Refugee children, who are at increased risk of further exclusion, abuse, neglect, violence, exploitation, trafficking or military recruitment, are not exempt from this injustice, Many European countries peddle lies about the age of refugee children, refusing to recognise they are under 18 in order to avoid providing (and funding) the support they have the right to as vulnerable children.
A number of high-income countries go even further in their unjust international response to refugees, attempting to forcibly relocate refugees (and migrants more generally) to another country, against their commitments under international law, and even prevent the rescue of migrants and asylum-seekers stranded at sea.
Just last week, a devastating tragedy took place in the Mediterranean Sea, when a boat carrying up to 750 men, women and children heading for Europe capsized. Up to 100 children are feared dead, with survivors accusing the Greek government and the EU border agency Frontex of leaving and allowing the boat to sink. Many campaigners strongly believe that the immense loss of life in the Mediterranean Sea, where the IOM has recorded over 22,000 missing people since 2014, would be preventable if governments provided safe passageways and vulnerable people weren't forced to use dangerous routes to reach the West.
YOUNG PEOPLE DEFENDING THE RIGHTS OF REFUGEES AND INTERNALLY DISPLACED CHILDREN
In direct opposition to the hostility and apathy to the plight of refugees shown by many governments, young people across the world are continuously standing up for the rights of their peers who have been forced to flee their homes.
Youth-led organisations, many of them refugee young people, are pioneering innovate campaigns and programmes to ensure vulnerable displaced children are free, safe and educated.
For example, I CAN South Sudan (picture above) based in Bidi Bidi refugee settlement provide safe spaces for educational support as well as creative programmes using art, music and dance to offer holistic healing to refugee children. Youth activists and partners taking part in the Justice for Africa campaign have also focused on advocating for the rights of refugee and IDP children, such as Survivors Network Cameroon and Prime Goals Initiative in Nigeria.

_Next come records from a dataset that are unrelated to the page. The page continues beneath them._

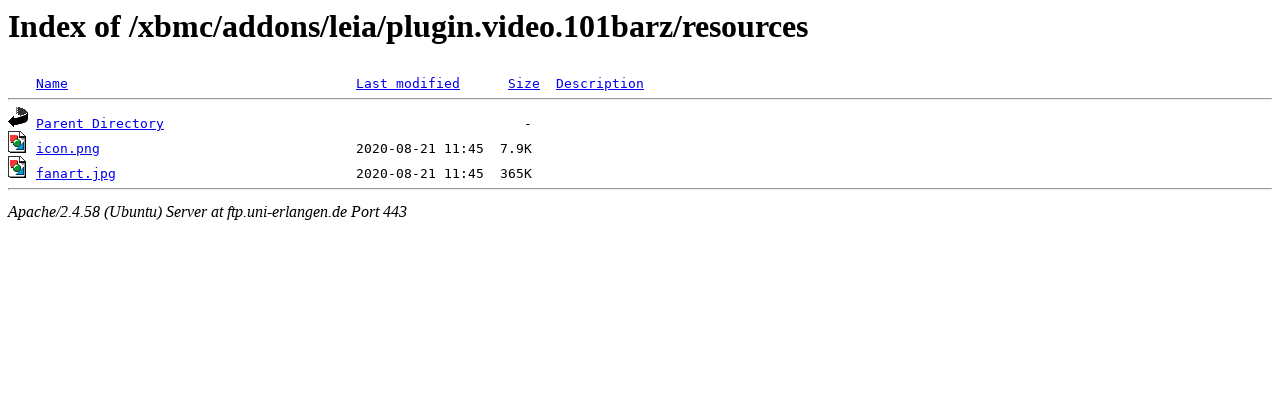

--- FILE ---
content_type: text/html;charset=UTF-8
request_url: https://ftp.uni-erlangen.de/xbmc/addons/leia/plugin.video.101barz/resources/?C=N;O=D
body_size: 457
content:
<!DOCTYPE HTML PUBLIC "-//W3C//DTD HTML 3.2 Final//EN">
<html>
 <head>
  <title>Index of /xbmc/addons/leia/plugin.video.101barz/resources</title>
 </head>
 <body>
<h1>Index of /xbmc/addons/leia/plugin.video.101barz/resources</h1>
<pre><img src="/icons/blank.gif" alt="Icon "> <a href="?C=N;O=A">Name</a>                                    <a href="?C=M;O=A">Last modified</a>      <a href="?C=S;O=A">Size</a>  <a href="?C=D;O=A">Description</a><hr><img src="/icons/back.gif" alt="[PARENTDIR]"> <a href="/xbmc/addons/leia/plugin.video.101barz/">Parent Directory</a>                                             -   
<img src="/icons/image2.gif" alt="[IMG]"> <a href="icon.png">icon.png</a>                                2020-08-21 11:45  7.9K  
<img src="/icons/image2.gif" alt="[IMG]"> <a href="fanart.jpg">fanart.jpg</a>                              2020-08-21 11:45  365K  
<hr></pre>
<address>Apache/2.4.58 (Ubuntu) Server at ftp.uni-erlangen.de Port 443</address>
</body></html>
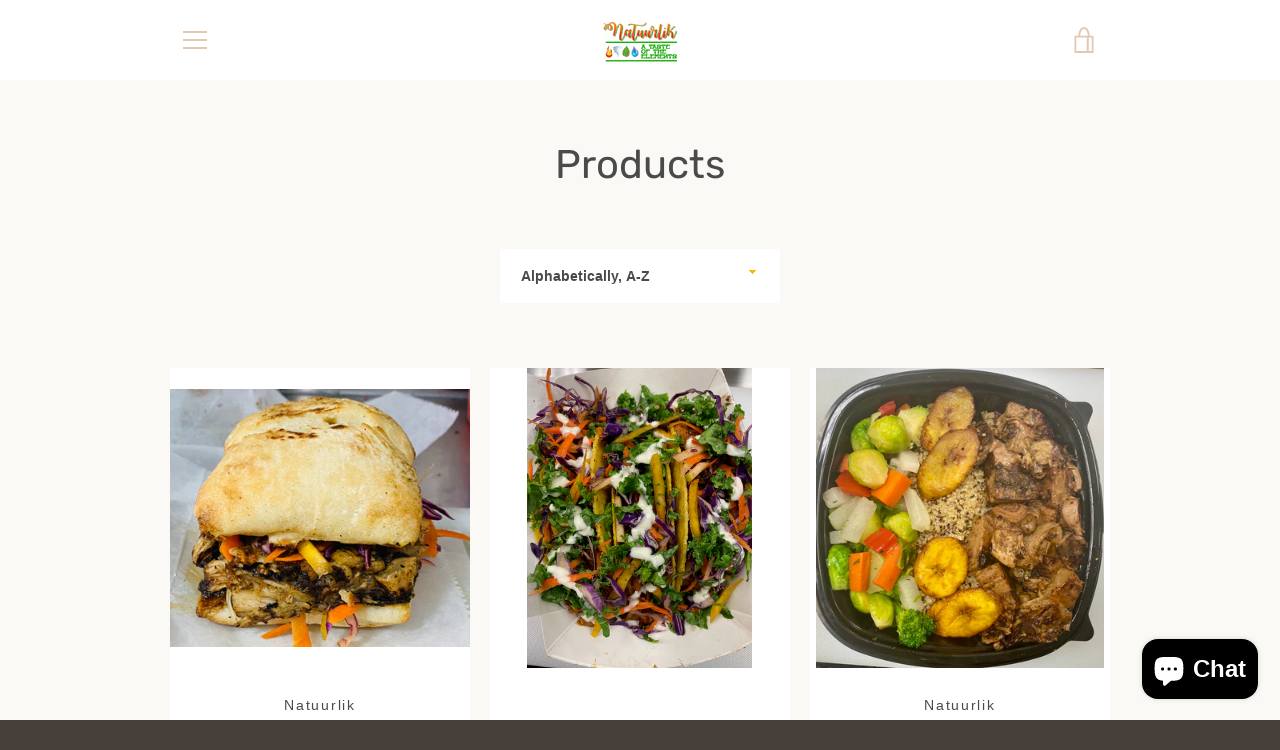

--- FILE ---
content_type: text/javascript
request_url: https://natuurlik.net/cdn/shop/t/5/assets/custom.js?v=101612360477050417211630754789
body_size: -571
content:
//# sourceMappingURL=/cdn/shop/t/5/assets/custom.js.map?v=101612360477050417211630754789
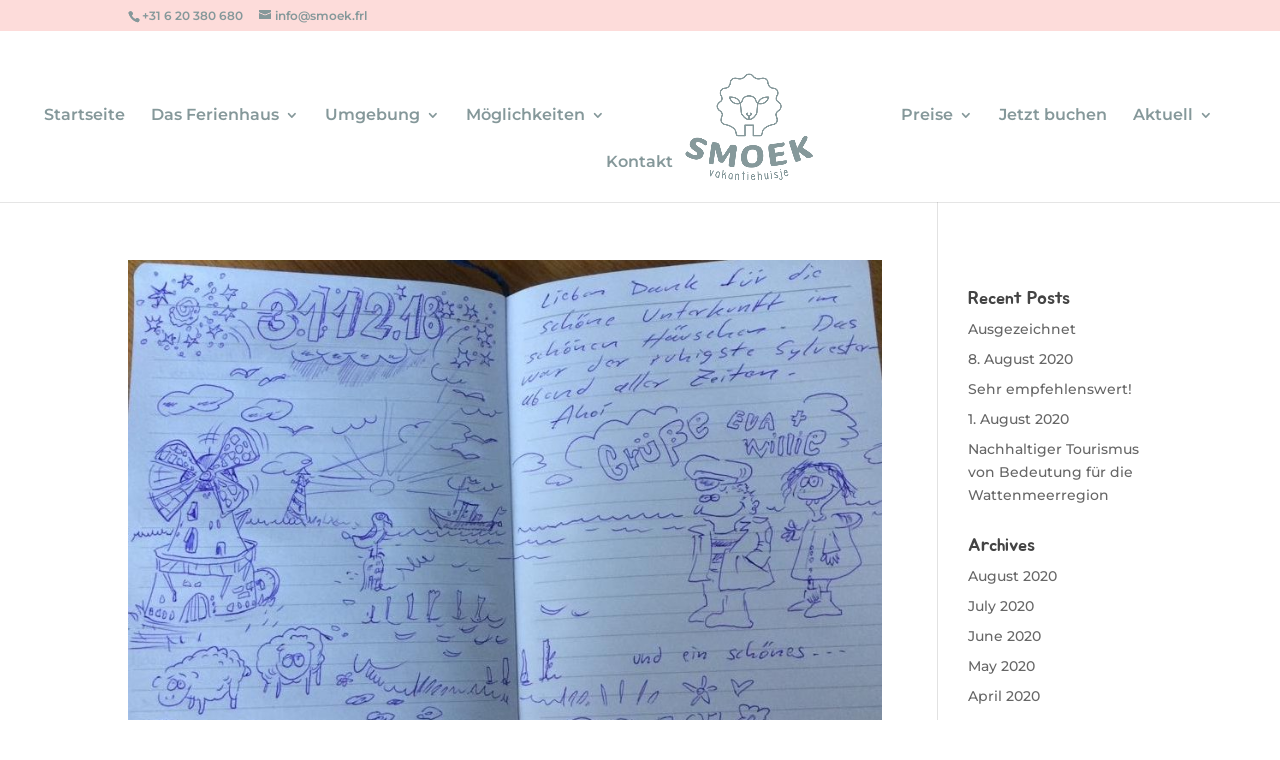

--- FILE ---
content_type: text/css; charset=utf-8
request_url: https://www.smoek.frl/wp-content/themes/smoek-vakantiehuisje/style.css?ver=4.27.5
body_size: 107
content:
/*
Theme Name:     Smoek Vakantiehuisje
Description:    Thema ontwikkeld voor het gezellige vakantiehuisje in Holwerd: Smoek
Author:         Douwe-Jan Rozema | Anblick • imagobureau
Template:       Divi

(optional values you can add: Theme URI, Author URI, Version, License, License URI, Tags, Text Domain)
*/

Globally, young people and students have also united to defend the right to education in emergencies, with over 125 youth- and student-led organisations from over 40 countries part of the Education Cannot Wait youth- and student-led subgroup. From grassroots refugee-led organisations to global student unions, this group is the first democratic, collective constituency of young people directly participating in the decision-making of a global multilateral fund as equal stakeholders alongside governments, donors and other civil-society organisations.
END THE UNJUST INTERNATIONAL RESPONSE TO REFUGEES
On World Refugee Day 2023, we join fellow activists and human rights defenders across the world in calling for an end to the injustice and discrimination faced by refugees, asylum and internally displaced people across the world.
If we are to realise the theme of this years World Refugee Day and deliver 'hope away from home' then the world's richest countries must stop demonising the world's most vulnerable people and fulfil their political responsibilities under international law to give sanctuary to displaced people. Safe passage for those forced to flee their homes in search of safety must be provided, and international action to end the root causes of conflict, instability and climate change that forces people to flee in the first place must be taken urgently.